PROBLEMS TO SOLVE:
- A) According to the melanoma trial report, how many patients is the trial being expanded to include?
- B) From the melanoma trial report, reproduce verbatim the part that opens with the words containing "WASHINGTON — Treatment" and closes with "2017, April 1-5.".

SUPPLIED TEXT:
┄┄┄┄┄┄┄┄┄┄
WASHINGTON — Treatment with a combination of ipilimumab (Yervoy) and Coxsackievirus A21 (CVA21; Cavatak) led to durable responses in a number of patients with advanced melanoma, including some whose melanoma had progressed despite prior treatment with an immune checkpoint inhibitor, and fewer than anticipated adverse events, according to results from a phase Ib clinical trial presented here at the AACR Annual Meeting 2017, April 1-5.
“In recent years, the number of treatment options for patients with advanced melanoma has increased with the development of immune checkpoint inhibitors such as ipilimumab,” said Brendan D. Curti, MD, director of the Clinical Biotherapy Program and codirector of the Melanoma Program at the Earle A. Chiles Research Institute of Providence Cancer Center in Portland, Oregon. “However, not all patients respond to these immunotherapeutics and some who respond go on to have disease progression later. These patients have few treatment options and a poor outlook.
“We are excited that the ipilimumab–CVA21 combination has yielded responses greater than six months for a number of patients, both those whose melanoma has progressed after immune checkpoint inhibitor therapy and those who have not yet been treated with these immunotherapeutics,” continued Curti. “Based on these promising preliminary data and the urgent need for new treatments for advanced melanoma patients refractory to immune checkpoint inhibitors, we are expanding the trial up to 70 patients.”
┄┄┄┄┄┄┄┄┄┄
SUPPLIED DATA:

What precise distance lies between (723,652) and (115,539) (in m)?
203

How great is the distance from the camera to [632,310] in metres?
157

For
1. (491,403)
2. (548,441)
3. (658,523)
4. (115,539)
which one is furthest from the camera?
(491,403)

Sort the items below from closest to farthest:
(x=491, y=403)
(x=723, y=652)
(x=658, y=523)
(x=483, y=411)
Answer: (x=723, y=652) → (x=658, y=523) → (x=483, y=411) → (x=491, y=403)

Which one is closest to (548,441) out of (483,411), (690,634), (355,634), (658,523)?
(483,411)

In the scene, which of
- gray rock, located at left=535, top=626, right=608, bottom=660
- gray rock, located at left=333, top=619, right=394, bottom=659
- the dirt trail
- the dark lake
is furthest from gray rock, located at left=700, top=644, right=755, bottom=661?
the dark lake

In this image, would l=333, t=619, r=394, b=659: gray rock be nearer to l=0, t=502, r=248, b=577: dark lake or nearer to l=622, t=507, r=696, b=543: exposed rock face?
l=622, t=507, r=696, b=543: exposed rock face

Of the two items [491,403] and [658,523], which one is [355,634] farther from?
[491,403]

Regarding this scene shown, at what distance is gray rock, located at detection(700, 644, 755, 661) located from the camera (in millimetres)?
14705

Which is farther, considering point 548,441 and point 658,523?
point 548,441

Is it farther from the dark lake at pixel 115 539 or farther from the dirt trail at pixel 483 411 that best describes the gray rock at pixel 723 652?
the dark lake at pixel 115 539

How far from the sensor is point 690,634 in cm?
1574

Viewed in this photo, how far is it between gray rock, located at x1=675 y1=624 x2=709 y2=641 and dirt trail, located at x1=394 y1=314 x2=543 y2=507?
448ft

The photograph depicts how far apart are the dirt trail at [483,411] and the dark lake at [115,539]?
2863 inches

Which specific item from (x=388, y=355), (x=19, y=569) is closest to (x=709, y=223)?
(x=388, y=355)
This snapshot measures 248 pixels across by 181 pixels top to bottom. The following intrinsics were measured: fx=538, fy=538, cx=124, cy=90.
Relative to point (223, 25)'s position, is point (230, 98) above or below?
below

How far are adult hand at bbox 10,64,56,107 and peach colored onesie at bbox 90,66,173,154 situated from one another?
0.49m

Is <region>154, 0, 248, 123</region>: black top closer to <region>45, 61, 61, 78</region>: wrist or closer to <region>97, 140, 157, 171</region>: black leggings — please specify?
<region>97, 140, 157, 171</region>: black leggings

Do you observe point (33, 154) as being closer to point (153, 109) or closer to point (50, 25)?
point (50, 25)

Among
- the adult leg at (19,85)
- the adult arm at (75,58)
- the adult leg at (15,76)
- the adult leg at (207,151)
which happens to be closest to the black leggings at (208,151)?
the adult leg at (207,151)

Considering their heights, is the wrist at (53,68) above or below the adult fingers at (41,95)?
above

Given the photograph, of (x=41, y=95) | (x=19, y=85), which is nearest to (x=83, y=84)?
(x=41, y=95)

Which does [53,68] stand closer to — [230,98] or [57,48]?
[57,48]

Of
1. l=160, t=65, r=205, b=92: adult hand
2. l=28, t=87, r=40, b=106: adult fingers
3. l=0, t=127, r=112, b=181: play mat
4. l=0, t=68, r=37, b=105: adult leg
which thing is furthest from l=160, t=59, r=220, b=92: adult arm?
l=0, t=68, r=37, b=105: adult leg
┄┄┄┄┄┄┄┄┄┄
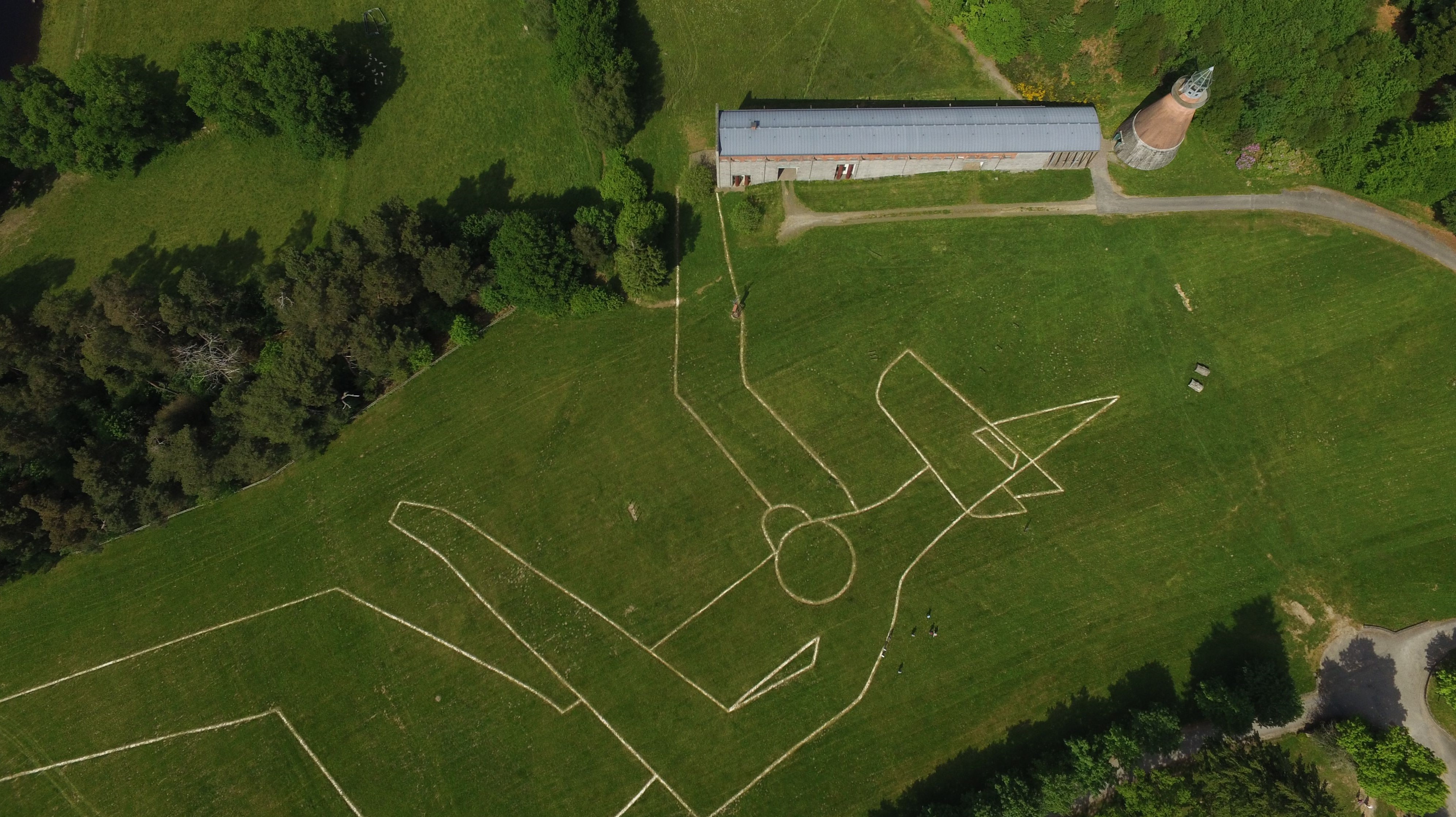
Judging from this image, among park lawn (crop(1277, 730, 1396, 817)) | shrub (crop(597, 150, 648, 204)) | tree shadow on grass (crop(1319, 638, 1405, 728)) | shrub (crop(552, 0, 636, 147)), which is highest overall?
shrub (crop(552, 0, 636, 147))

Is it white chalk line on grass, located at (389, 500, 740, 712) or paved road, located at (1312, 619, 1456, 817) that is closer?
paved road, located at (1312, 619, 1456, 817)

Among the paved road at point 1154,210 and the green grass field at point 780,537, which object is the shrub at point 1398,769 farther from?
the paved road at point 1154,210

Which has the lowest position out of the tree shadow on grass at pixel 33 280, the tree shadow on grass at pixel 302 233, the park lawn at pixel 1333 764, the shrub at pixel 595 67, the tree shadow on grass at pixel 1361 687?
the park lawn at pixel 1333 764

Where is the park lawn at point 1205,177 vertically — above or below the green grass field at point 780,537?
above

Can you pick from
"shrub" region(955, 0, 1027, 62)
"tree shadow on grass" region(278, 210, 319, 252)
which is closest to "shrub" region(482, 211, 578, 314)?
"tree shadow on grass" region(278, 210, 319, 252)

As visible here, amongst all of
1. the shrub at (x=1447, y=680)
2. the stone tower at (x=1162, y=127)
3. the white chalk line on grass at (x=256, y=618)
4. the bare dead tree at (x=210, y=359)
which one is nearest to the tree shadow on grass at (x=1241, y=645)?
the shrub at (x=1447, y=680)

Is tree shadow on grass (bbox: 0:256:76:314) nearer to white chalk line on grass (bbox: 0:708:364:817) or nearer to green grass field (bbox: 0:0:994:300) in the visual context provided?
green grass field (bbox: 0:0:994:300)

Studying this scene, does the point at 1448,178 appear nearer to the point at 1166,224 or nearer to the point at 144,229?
┄┄┄┄┄┄┄┄┄┄
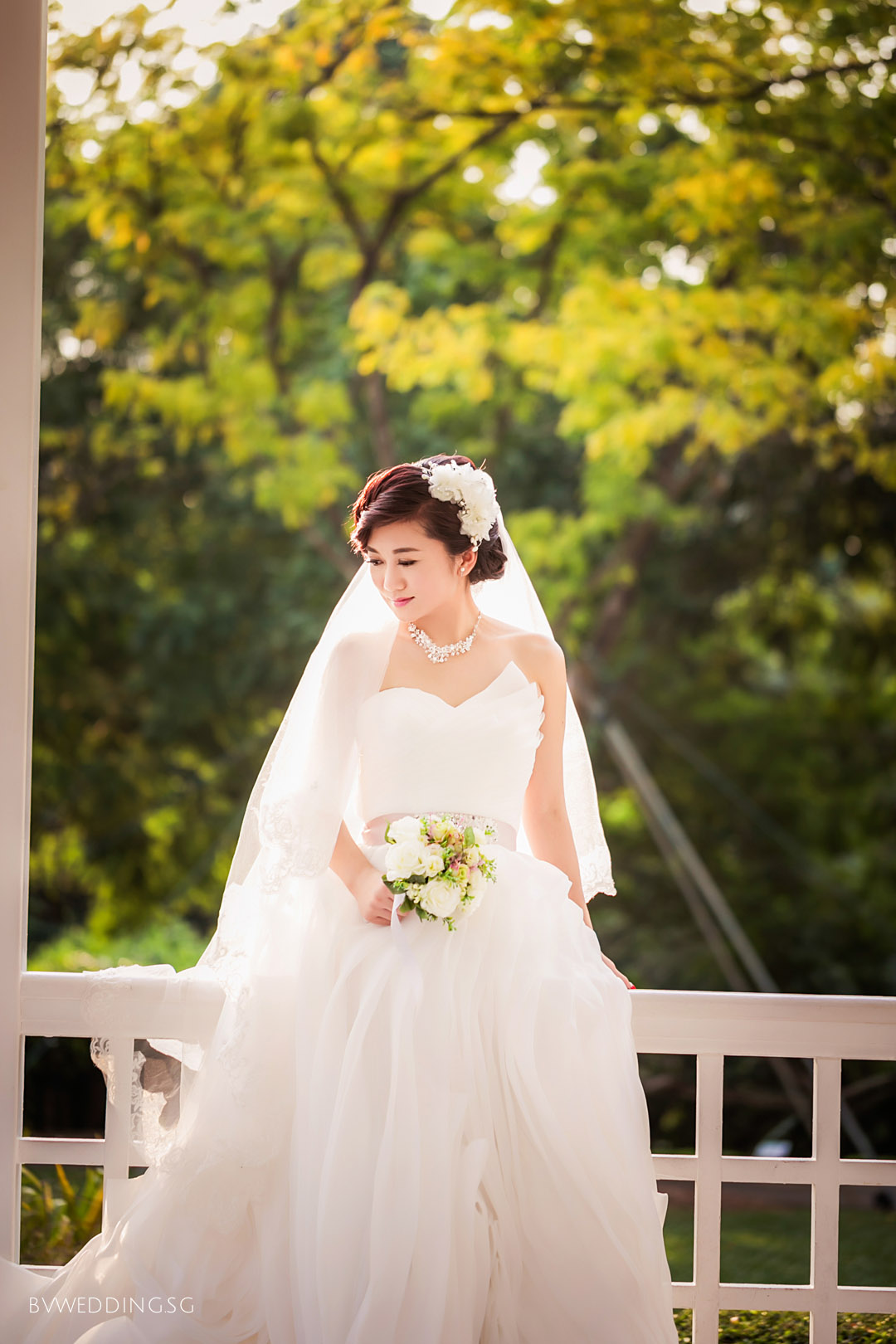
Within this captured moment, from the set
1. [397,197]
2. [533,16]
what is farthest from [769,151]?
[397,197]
┄┄┄┄┄┄┄┄┄┄
ANSWERS TO EACH TASK:
- A) Up to 70 patients.

- B)
WASHINGTON — Treatment with a combination of ipilimumab (Yervoy) and Coxsackievirus A21 (CVA21; Cavatak) led to durable responses in a number of patients with advanced melanoma, including some whose melanoma had progressed despite prior treatment with an immune checkpoint inhibitor, and fewer than anticipated adverse events, according to results from a phase Ib clinical trial presented here at the AACR Annual Meeting 2017, April 1-5.